A ex-secretária do PS Ana Benavente já avisou que o governo vai ter de pagar a fatura por esta falha enorme. Se nos lembrarmos bem, há onze anos, a greve dos professores desgastou o governo de Sócrates e contribuiu para o seu descalabro. O curioso de tudo isto é que passado tanto tempo ainda não se resolveu a questão dos professores. Como é possível?
As greves são armas de dois gumes. Cortam ou agradam em ambos os lados. Para o governo, podem ter interpretações variadas sendo uma delas, talvez agradável, que é o facto de poupar dinheiro já que não paga aos professores em greve os dias em que estas se realizam, com exceção dos fins-de-semana, claro. A outra, menos agradável, é que elas fazem mossa no governo e na opinião pública e pode ter um peso enorme em ano de eleição, como este. Que professor vai votar no governo que o está a prejudicar? Para os professores, as greves são um trunfo para mostrar o seu desagrado para com o governo, mas se este não paga os dias de greve, os professores saem sempre prejudicados. Fazer greve às avaliações, às aulas ou aos exames, não adianta. Perdem dinheiro e não conseguem nada. E não conseguem nada porque o governo pode decretar serviços mínimos e lá estão os professores obrigados a cumprir o que o governo pede. O que adiantam? Quase nada. O que fica é mera opinião pública e esta ferida de coerência já que muitos dos encarregados de educação não dão razão aos professores. Mas a questão é mais profunda do que isso. Eles não dão razão aos professores porque não podem ficar com os filhos em casa e não sabem o que fazer com eles. É que se estiverem na escola, estão arrumados e despreocupam-se durante o dia todo. Alguém trata deles! Quem? Os professores, claro. Vontades diferentes, mas relevantes. Presos por ter cão e presos por não ter.

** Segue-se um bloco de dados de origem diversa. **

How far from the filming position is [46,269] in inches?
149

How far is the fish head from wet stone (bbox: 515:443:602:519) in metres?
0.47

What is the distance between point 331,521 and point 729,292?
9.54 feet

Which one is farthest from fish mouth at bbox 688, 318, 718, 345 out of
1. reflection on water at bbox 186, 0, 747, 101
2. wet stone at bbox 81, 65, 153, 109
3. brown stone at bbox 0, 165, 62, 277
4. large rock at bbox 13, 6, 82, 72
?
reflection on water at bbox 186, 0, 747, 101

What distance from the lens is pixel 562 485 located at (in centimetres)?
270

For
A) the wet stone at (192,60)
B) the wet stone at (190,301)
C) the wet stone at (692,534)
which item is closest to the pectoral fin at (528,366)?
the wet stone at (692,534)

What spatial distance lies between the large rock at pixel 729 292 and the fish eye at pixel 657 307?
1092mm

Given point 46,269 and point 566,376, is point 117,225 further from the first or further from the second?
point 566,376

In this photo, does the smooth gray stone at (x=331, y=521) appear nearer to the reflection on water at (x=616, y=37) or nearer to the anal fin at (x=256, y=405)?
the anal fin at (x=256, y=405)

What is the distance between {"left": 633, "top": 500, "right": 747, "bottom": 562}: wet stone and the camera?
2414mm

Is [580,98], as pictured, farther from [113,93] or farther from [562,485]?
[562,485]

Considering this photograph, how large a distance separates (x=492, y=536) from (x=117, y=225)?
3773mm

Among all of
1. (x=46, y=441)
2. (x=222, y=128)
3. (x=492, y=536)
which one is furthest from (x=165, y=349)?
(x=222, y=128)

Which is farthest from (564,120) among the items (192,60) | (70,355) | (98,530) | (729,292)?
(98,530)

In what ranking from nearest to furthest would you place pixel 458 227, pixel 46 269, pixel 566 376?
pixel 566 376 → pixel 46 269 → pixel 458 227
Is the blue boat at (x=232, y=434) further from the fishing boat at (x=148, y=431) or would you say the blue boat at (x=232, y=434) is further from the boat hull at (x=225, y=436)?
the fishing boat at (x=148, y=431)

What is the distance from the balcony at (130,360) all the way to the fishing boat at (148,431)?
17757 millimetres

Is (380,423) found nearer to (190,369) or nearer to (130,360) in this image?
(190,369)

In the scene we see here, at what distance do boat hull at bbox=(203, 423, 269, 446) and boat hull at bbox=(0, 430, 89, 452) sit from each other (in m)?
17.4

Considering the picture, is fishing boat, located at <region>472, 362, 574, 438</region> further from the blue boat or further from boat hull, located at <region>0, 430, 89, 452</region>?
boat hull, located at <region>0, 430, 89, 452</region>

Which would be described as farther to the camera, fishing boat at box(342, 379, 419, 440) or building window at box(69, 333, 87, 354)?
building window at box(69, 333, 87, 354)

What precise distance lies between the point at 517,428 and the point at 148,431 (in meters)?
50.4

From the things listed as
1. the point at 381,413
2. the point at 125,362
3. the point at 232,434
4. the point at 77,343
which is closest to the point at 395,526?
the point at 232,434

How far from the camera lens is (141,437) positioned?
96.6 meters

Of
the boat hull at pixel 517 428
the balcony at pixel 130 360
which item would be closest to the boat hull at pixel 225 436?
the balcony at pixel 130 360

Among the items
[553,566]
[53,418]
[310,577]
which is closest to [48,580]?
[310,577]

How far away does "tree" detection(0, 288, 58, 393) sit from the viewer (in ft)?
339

Uma proposta da plataforma sindical apresentada no Terreiro do Paço para que o governo ouça bem, foi de greve ao arranque do ano letivo. É um momento crucial e pode ter um impacto enorme já que as eleições estão à porta e Costa vai ter de pensar muito bem se quer correr riscos desnecessários. Se conceder aos professores alguma recuperação de tempo de serviço e agendar a recuperação restante ao longo de mais dois ou três anos, ele ganha as eleições facilmente. Se não houver nenhum acordo, o risco é muito maior. Por um se ganha e por um se perde.
Outra proposta é greve geral a 23 de março. Será que vale a pena? Em tempo de Páscoa, as sensibilidades são outras e bem diferentes. Férias à porta e descanso à espreita, não são grandes motivações para quem agora acabou de se manifestar na capital sem aparente resultado. Mas água mole em pedra dura tanto bate até que fura. Pode ser que o desgaste que sofreu Sócrates atinja agora Costa.
Pois perante tantas vontades antagónicas, não será fácil resolver o problema dos professores, mas mais do que isto é difícil resolver a questão da Educação em Portugal e isso é trabalho do governo, mas não de qualquer um. Terá de ser um governo com os pés assentes na terra e que saiba o que é ensinar para o futuro, com bases sustentáveis, com saber formado e adquirido, que permita aos jovens de hoje serem verdadeiros homens de amanhã. Não enganemos ninguém.